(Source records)
BEGIN
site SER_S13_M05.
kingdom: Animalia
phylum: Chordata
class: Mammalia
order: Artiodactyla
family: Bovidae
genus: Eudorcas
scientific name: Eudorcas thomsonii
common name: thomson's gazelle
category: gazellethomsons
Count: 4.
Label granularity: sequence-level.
END
◆ **Work order**:
Transcribe the records above exactly, but only from the line that contains "class: Mammalia" through their final line, inclusive.

◆ **Solution for this task**:
class: Mammalia
order: Artiodactyla
family: Bovidae
genus: Eudorcas
scientific name: Eudorcas thomsonii
common name: thomson's gazelle
category: gazellethomsons
Count: 4.
Label granularity: sequence-level.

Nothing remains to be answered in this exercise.